• [What is needed] Every line between the one containing "2x Barová stolička" and the last line of the data, both included, is to be set down exactly, and pictures are to be omitted.

Web page caption snippets
* * *

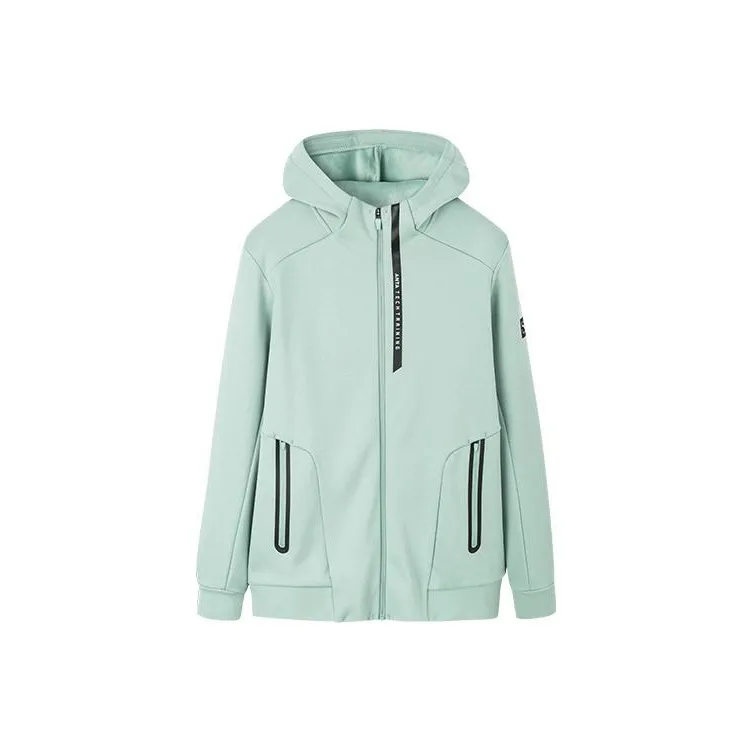 ANTA Jackets Men Green-0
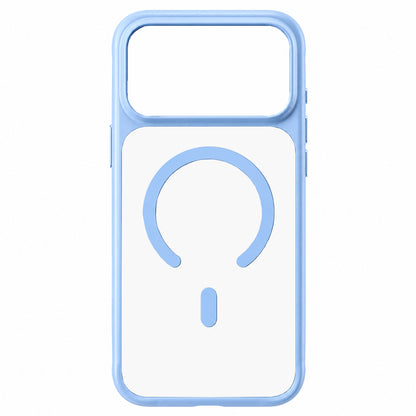MagSafe Case for Apple iPhone 18 Pro / 17 Pro, Blueo, Skin-Friendly Anti-Drop, Satin Blue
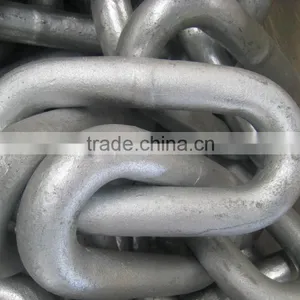 Long Link Chain Standard Galvanized Stainless Steel Link Chain thumbnail-3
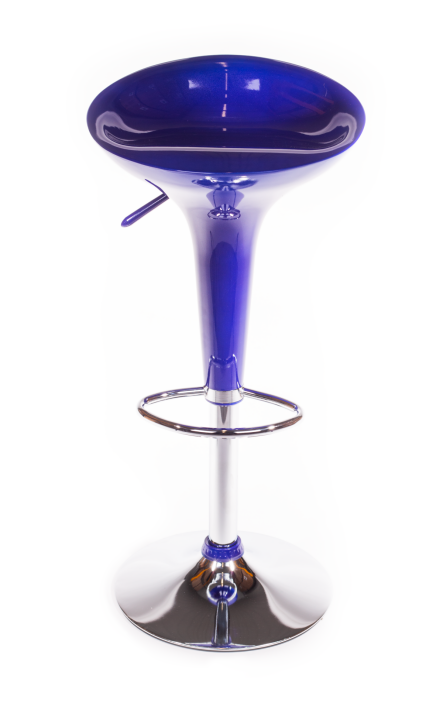 2x Barová stolička Hawaj CL-1213 modrá Barová stolička Hawaj CL-1213 modrá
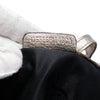 Burberry Metallic Woven Leather Tote Secondhand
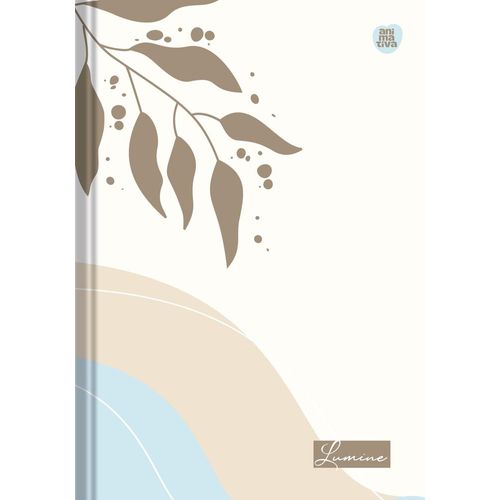 caderno brochura pequena 80 folhas capa dura lumine diversos modelos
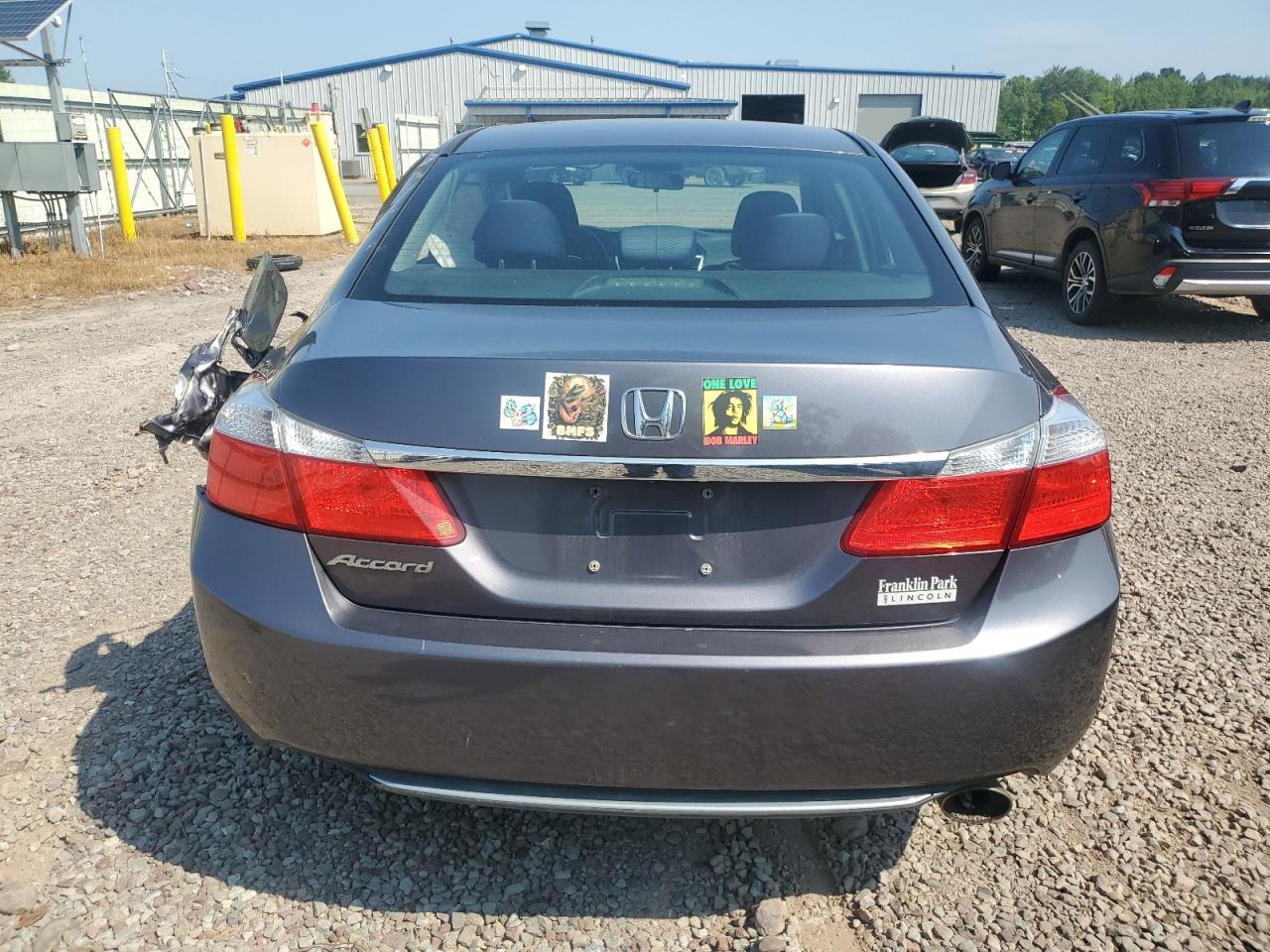 2014 HONDA ACCORD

* * *

• [Exercise result]
 2x Barová stolička Hawaj CL-1213 modrá Barová stolička Hawaj CL-1213 modrá
 Burberry Metallic Woven Leather Tote Secondhand
 caderno brochura pequena 80 folhas capa dura lumine diversos modelos
 2014 HONDA ACCORD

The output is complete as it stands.